- Directed by: Richie Mehta
- Screenplay by: Richie Mehta; Anu Singh;
- Based on: I, Phoolan - The Autobiography of India's Bandit Queen by Phoolan Devi
- Produced by: Shareen Mantri Kedia; Kanwal Kohli; Kishor Arora; Richie Mehta;
- Starring: Sneha Kumari; Anurag Thakur; Vikram Pratap Singh; Aakash Dahiya; Prateek Pachouri; Devdutt Banodiya;
- Cinematography: Pip White
- Edited by: Beverley Mills
- Music by: Andrew Lockington
- Production companies: Namah Pictures; Amazon MGM Studios;
- Distributed by: Prime Video
- Release date: 16 September 2026 (TIFF);
- Running time: 112 minutes
- Country: India
- Language: Hindi

= Phoolan (film) =

2026 Indian biographical film

Phoolan is a 2026 Indian Hindi-language biographical drama film co-written and directed by Richie Mehta. The film set in a village in Uttar Pradesh, India, depicts intriguing 48 hours in the life of the most famous female dacoit in the history of India, Phoolan Devi. Based on I, Phoolan - The Autobiography of India's Bandit Queen by Phoolan Devi, and produced by Amazon MGM Studios it is an original Prime Video film.

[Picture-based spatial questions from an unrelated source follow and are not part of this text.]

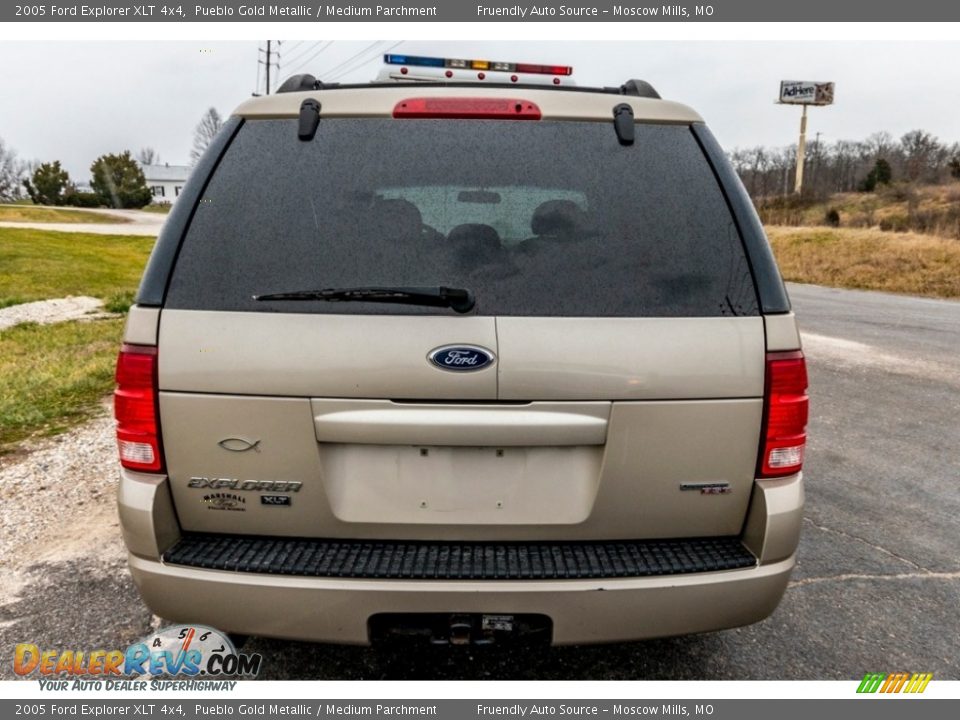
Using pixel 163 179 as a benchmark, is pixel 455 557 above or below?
below

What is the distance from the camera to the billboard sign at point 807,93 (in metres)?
67.0

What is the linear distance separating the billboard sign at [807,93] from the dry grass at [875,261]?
42.1 meters

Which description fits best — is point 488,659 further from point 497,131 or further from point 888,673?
point 497,131

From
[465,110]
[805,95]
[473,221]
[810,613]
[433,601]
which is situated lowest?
[810,613]

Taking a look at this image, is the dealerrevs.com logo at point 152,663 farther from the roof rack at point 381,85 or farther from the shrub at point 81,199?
the shrub at point 81,199

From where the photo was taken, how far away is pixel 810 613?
2.94 metres

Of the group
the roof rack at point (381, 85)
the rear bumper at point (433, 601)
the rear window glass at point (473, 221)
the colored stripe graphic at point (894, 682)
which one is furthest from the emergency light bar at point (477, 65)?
the colored stripe graphic at point (894, 682)

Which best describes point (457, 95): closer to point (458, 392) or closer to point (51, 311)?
point (458, 392)

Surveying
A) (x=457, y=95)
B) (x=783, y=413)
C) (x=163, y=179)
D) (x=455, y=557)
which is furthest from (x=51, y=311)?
(x=163, y=179)

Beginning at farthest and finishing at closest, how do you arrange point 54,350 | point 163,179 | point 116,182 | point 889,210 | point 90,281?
point 163,179, point 116,182, point 889,210, point 90,281, point 54,350

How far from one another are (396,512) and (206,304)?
0.82 m

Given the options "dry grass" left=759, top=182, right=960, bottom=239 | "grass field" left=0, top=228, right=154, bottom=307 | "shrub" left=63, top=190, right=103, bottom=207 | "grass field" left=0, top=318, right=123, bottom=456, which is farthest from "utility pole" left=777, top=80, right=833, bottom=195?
"grass field" left=0, top=318, right=123, bottom=456

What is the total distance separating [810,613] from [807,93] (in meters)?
77.6

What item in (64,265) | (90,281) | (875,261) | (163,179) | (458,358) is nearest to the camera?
(458,358)
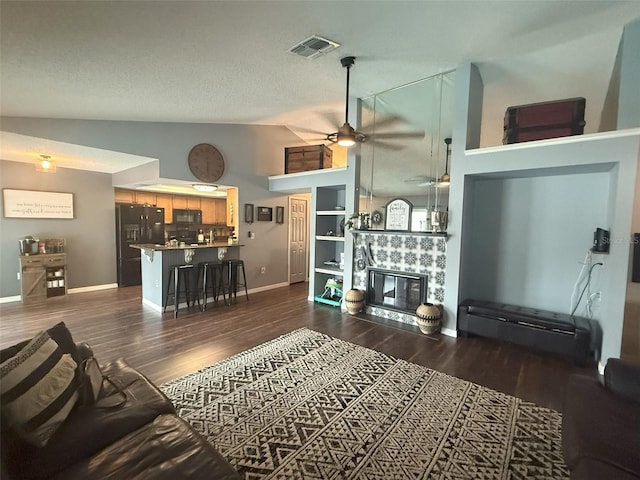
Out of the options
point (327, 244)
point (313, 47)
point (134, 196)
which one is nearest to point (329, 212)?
point (327, 244)

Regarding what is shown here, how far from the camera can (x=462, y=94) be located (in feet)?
11.9

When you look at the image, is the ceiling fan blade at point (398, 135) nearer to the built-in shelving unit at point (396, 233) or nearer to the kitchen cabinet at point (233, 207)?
the built-in shelving unit at point (396, 233)

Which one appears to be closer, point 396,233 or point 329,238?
point 396,233

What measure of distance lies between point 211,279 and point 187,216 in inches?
104

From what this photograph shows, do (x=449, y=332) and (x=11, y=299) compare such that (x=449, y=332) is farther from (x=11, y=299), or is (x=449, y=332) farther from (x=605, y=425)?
(x=11, y=299)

The film had its world premiere in Special Presentations at the 2026 Toronto International Film Festival on 16 September 2026.

==Cast==
- Sneha Kumari
- Anurag Thakur
- Vikram Pratap Singh
- Aakash Dahiya
- Prateek Pachouri
- Devdutt Banodiya

==Production==

In March 2026, Prime Video India unveiled 54 new series and films at its "Prime Video Presents" showcase, which included Phoolan. The film, written and directed by Richie Mehta, depicts a dramatic story from Phoolan Devi's life. It focuses on a tense 48-hour standoff in the Chambal region, where she was surrounded by thousands of armed men.

The film is produced by Shareen Mantri Kedia, Kishor Arora, Kanwal Kohli and Richie Mehta. It stars Sneha Kumari as Phoolan Devi, with Anurag Thakur, Aakash Dahiya, Vikram Pratap Singh, Prateek Pachori and Dev Dutt Budholiya playing key roles.

==Release==
Phoolan had its world premiere in Special Presentations at the 2026 Toronto International Film Festival on 16 September 2026.